Introduction:

"This blog is not necessarily for lovers of art, it includes a variety of topics and whatever. I'm a painter who likes to know what's really going on in the world today. So you might find anything from Shamrocks to Salmiakki mentioned here on my blog. There will of course be some boring, factual and informational posts, but I'll keep them to a minimum, I promise!

And I might get a bit nostalgic now and then.

So you have been warned!"


- Alan Hogan



Showing posts with label music. Show all posts
Showing posts with label music. Show all posts

Friday, February 20, 2015

Top Hat In Bloom (updated repost)





Kurt Cobain
(February 20, 1967 – April 5, 1994)



If he were alive today he would be celebrating his 48rd birthday. Unfortunately on April 8, 1994 Kurt Cobain was found dead after committing suicide by shooting himself at his home in Seattle.
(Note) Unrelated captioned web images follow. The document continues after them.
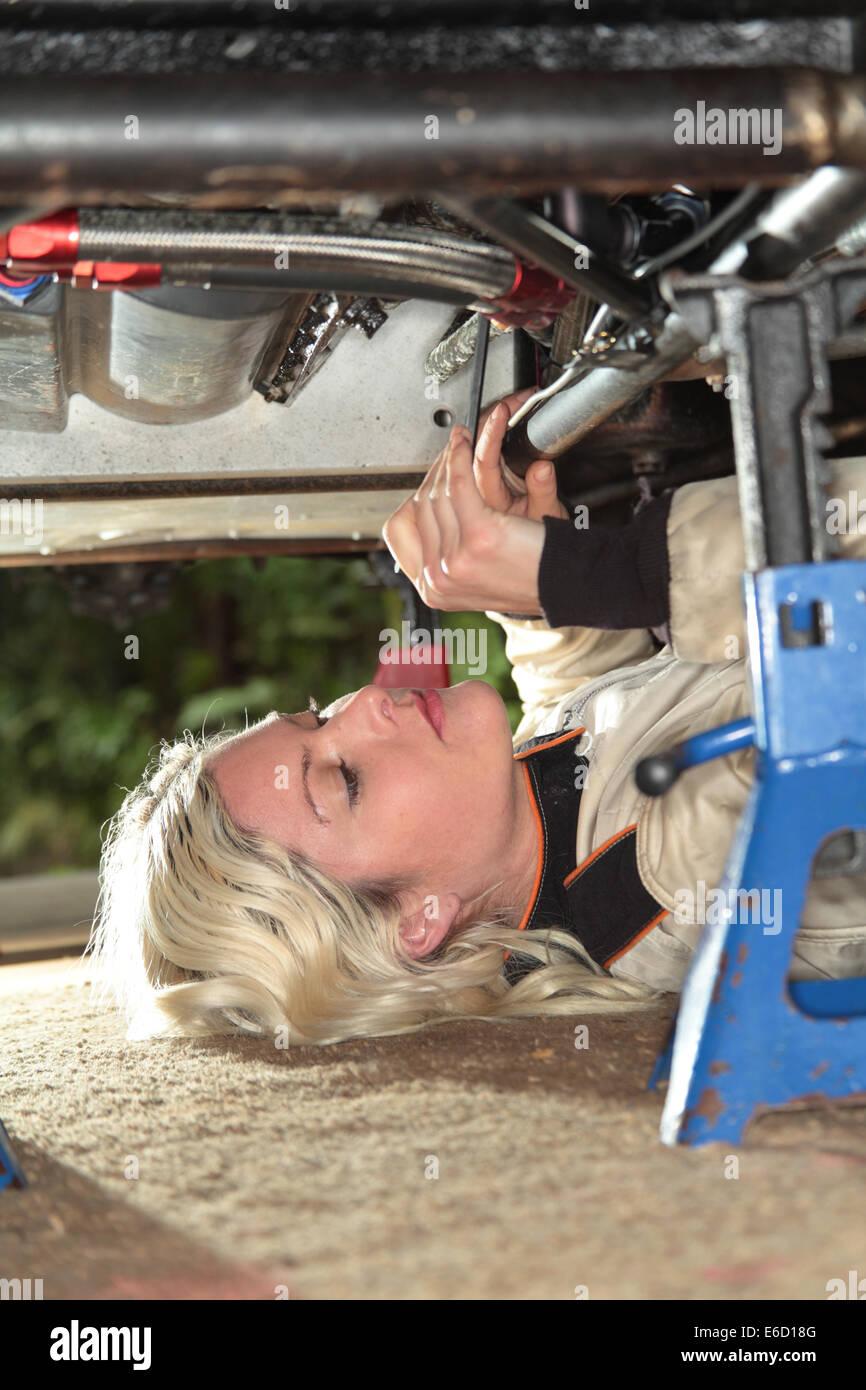 woman fixed her midget race car - Stock Image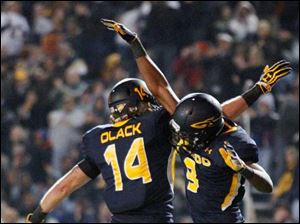 Toledo's Alonzo Russell celebrates his touchdown score with Justin Olack.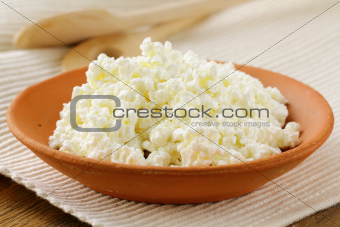 natural dairy product cottage cheese on a wooden table, rustic style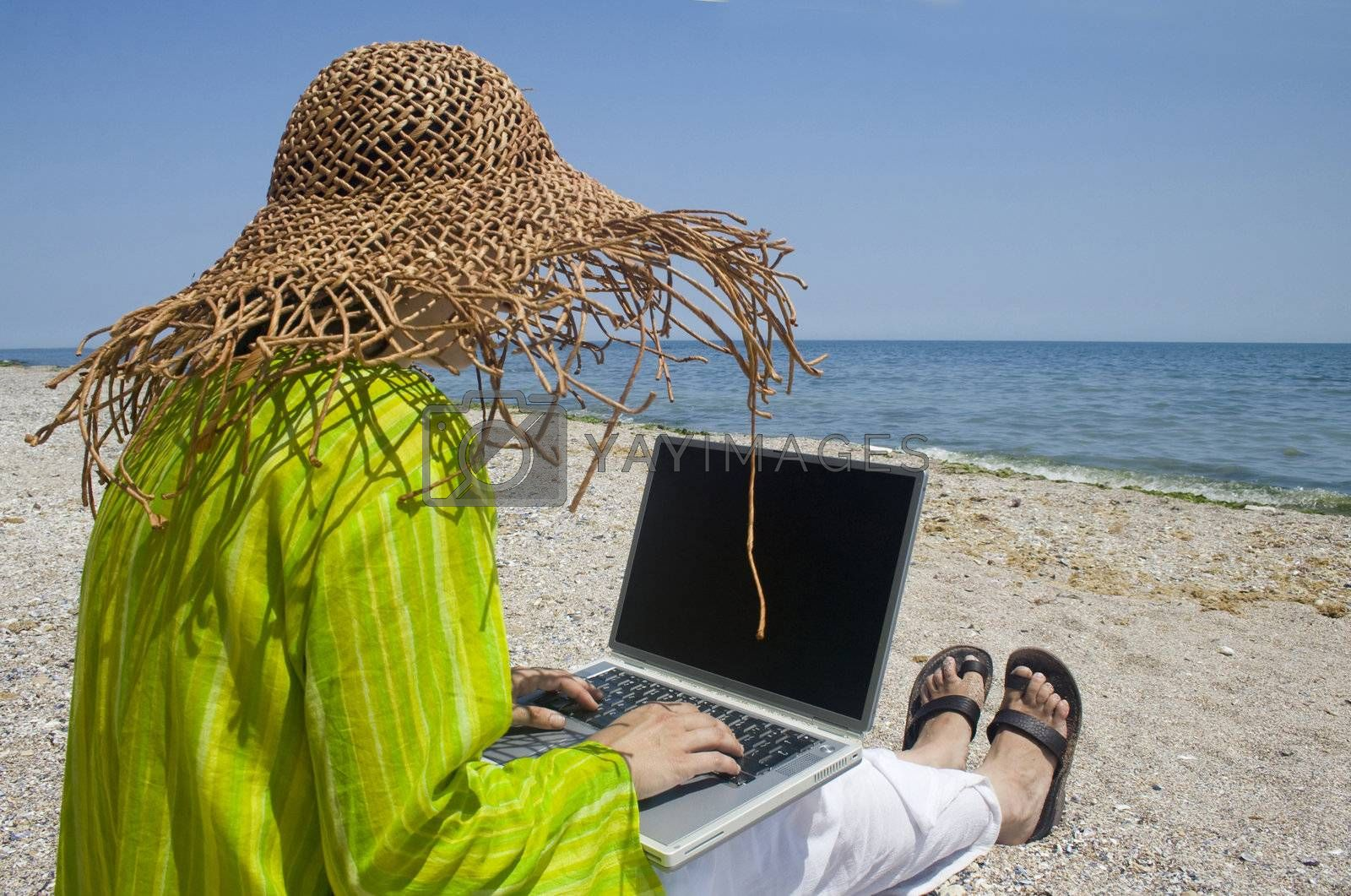 Woman sitting on beach in green top working on laptop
While not a huge fan of the singer and his band Nirvana, I did enjoy their sound and I witnessed the impact it had on a lot of people, mostly those of my younger brother's generation in the early nineties.




Kurt Cobain and Kim Gordon of Sonic Youth

Dublin, 1991










One concert I recall hearing about while living back in Ireland was their support gig to Sonic Youth at the 'Top Hat' venue in Dublin on 21 August 1991. I recall this gig as I was more a fan of Sonic Youth at the time, and it was a concert I really wanted to be at, but I just couldn't get a ticket. This concert at the Top Hat was held just one month before Kurt Cobain's band Nirvana released their biggest album called Nevermind and it was the first time Irish fans got to hear their biggest ever hit Smells Like Teen Spirit. That moment must have been really special I reckon.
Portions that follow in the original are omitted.